The lines below from the one with "Charming Syria: poster Project Shot" up to and including the one with "Скачать Monster Biomes" are what you should set down, exactly and without pictures.

● **Input for this task**

+===+

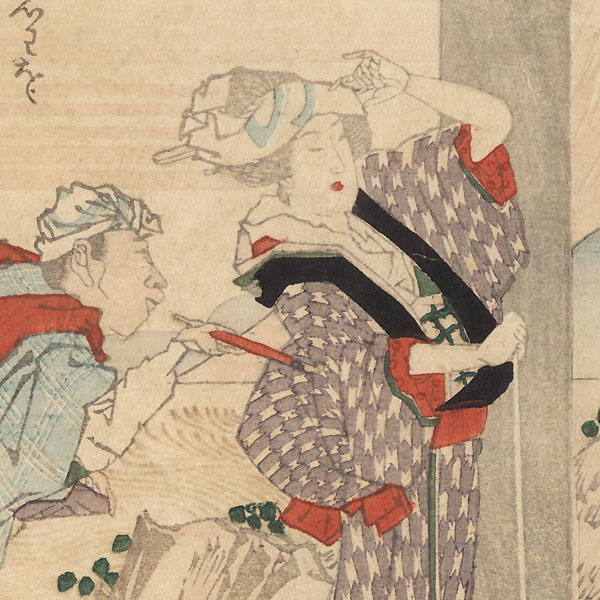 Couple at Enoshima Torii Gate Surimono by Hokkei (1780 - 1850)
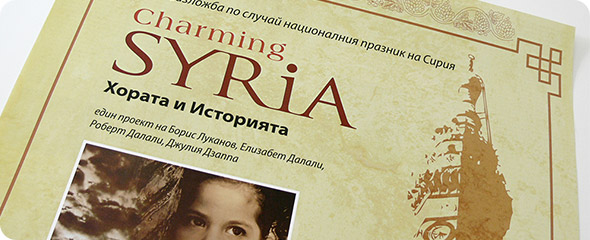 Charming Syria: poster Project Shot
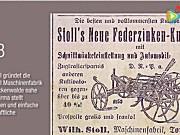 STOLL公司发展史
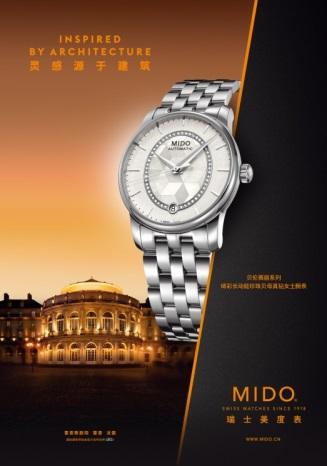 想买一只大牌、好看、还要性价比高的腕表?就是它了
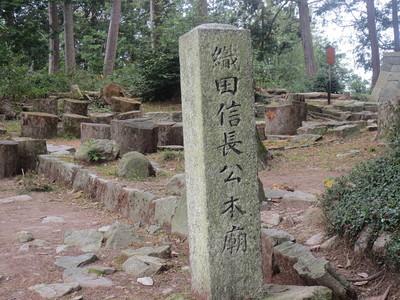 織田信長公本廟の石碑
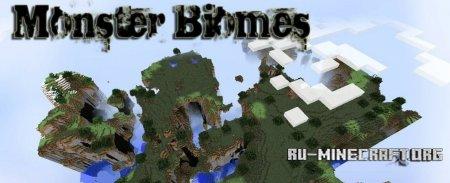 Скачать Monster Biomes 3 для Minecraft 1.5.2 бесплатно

+===+

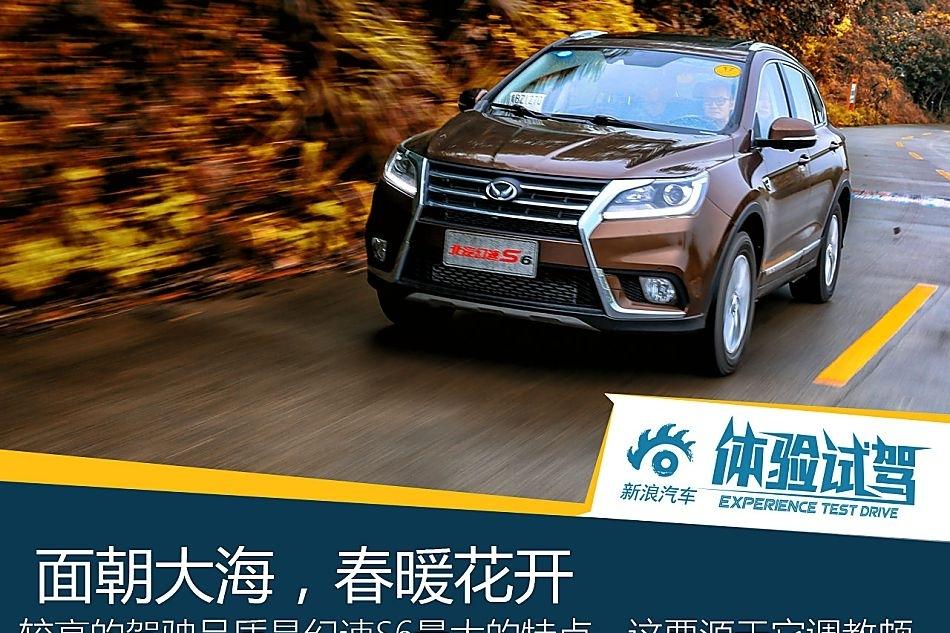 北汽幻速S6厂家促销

+===+

● **Exercise response**
 Charming Syria: poster Project Shot
 STOLL公司发展史
 想买一只大牌、好看、还要性价比高的腕表?就是它了
 織田信長公本廟の石碑
 Скачать Monster Biomes 3 для Minecraft 1.5.2 бесплатно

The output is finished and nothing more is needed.